What Developers Never See

  • Account ID Changes: podSaRole.roleArn resolves to arn:aws:iam::ACCOUNT:role/envers/... dynamically
  • Region Switching: Deployment pipelines auto-select regions based on enver SLA
  • VPC Peering: All cross-service communication flows through platform-managed TGW
  • Credential Rotation: IRSA roles auto-rotate using centralized kms:RotateKey policies

This platform transforms AWS multi-account complexity into safe, self-service enver deployments while maintaining enterprise-grade security - exactly what raw AWS CDK/EKS lacks.

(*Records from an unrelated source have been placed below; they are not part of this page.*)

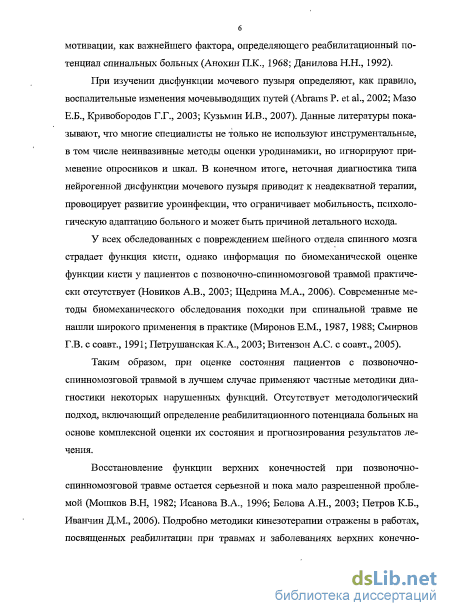 6

мотивации, как важнейшего фактора, определяющего реабилитационный потенциал спинальных больных (Анохин П.К., 1968; Данилова Н.Н., 1992).

При изучении дисфункции мочевого пузыря определяют, как правило, воспалительные изменения мочевыводящих путей (Abrams P. et al., 2002; Мазо Е.Б., Кривобородов Г.Г., 2003; Кузьмин И.В., 2007). Данные литературы показывают, что многие специалисты не только не используют инструментальные, в том числе неинвазивные методы оценки уродинамики, но игнорируют применение опросников и шкал. В конечном итоге, неточная диагностика типа нейрогенной дисфункции мочевого пузыря приводит к неадекватной терапии, провоцирует развитие уроинфекции, что ограничивает мобильность, психологическую адаптацию больного и может быть причиной летального исхода.

У всех обследованных с повреждением шейного отдела спинного мозга страдает функция кисти, однако информация по биомеханической оценке функции кисти у пациентов с позвоночно-спинномозговой травмой практически отсутствует (Новиков А.В., 2003; Щедрина М.А., 2006). Современные методы биомеханического обследования походки при спинальной травме не нашли широкого применения в практике (Миронов Е.М., 1987, 1988; Смирнов Г.В. с соавт., 1991; Петрушанская К.А., 2003; Витензон А.С. с соавт., 2005).

Таким образом, при оценке состояния пациентов с позвоночно-спинномозговой травмой в лучшем случае применяют частные методики диагностики некоторых нарушенных функций. Отсутствует методологический подход, включающий определение реабилитационного потенциала больных на основе комплексной оценки их состояния и прогнозирования результатов лечения.

Восстановление функции верхних конечностей при позвоночно-спинномозговой травме остается серьезной и пока мало разрешенной проблемой (Мошков В.Н, 1982; Исанова В.А., 1996; Белова А.Н., 2003; Петров К.Б., Иванчин Д.М., 2006). Подробно методики кинезотерапии отражены в работах, посвященных реабилитации при травмах и заболеваниях верхних конечно-

dsLib.net
библиотека диссертаций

Why Application-Centric Infrastructure Requires Network Foundation

The networking architecture described above isn’t just about connectivity—it’s the foundation that enables true application-centric infrastructure patterns:

1. Preserves Application Ownership

While CDK’s Cluster.addManifest forces infrastructure teams to own manifest deployment, the platform service pattern allows applications to maintain ownership of their complete vertical slice. Application envers can deploy their Kubernetes manifests to shared EKS clusters without losing bounded context principles.

2. Enables Cross-Platform Integration

The Transit Gateway fabric allows application envers to seamlessly integrate with multiple platform services (EKS, RDS, MSK) while maintaining atomic deployment boundaries. Applications declare their requirements; platform services fulfill them through secure network channels.

3. Supports Environment Promotion

The same application enver can deploy to different environment networks (development, production) without code changes. Network abstraction enables application portability while maintaining security boundaries through physical network isolation.

4. Simplifies Application Development

Applications inherit secure connectivity and don’t need to understand VPC peering, security groups, or cross-account IAM complexity. Platform services abstract infrastructure complexity while preserving application control over business logic and data.

The Application-Centric Advantage

The contrast reveals a fundamental philosophical difference:

  • CDK’s Infrastructure-Centric Approach: Applications must understand and configure infrastructure details, creating tight coupling and operational complexity
  • Enver-Centric Application Ownership: Applications own their complete vertical slice while consuming infrastructure through platform service APIs, enabling true business agility

This transformation allows development teams to focus on delivering business value while platform teams optimize for operational excellence—the essence of application-centric infrastructure.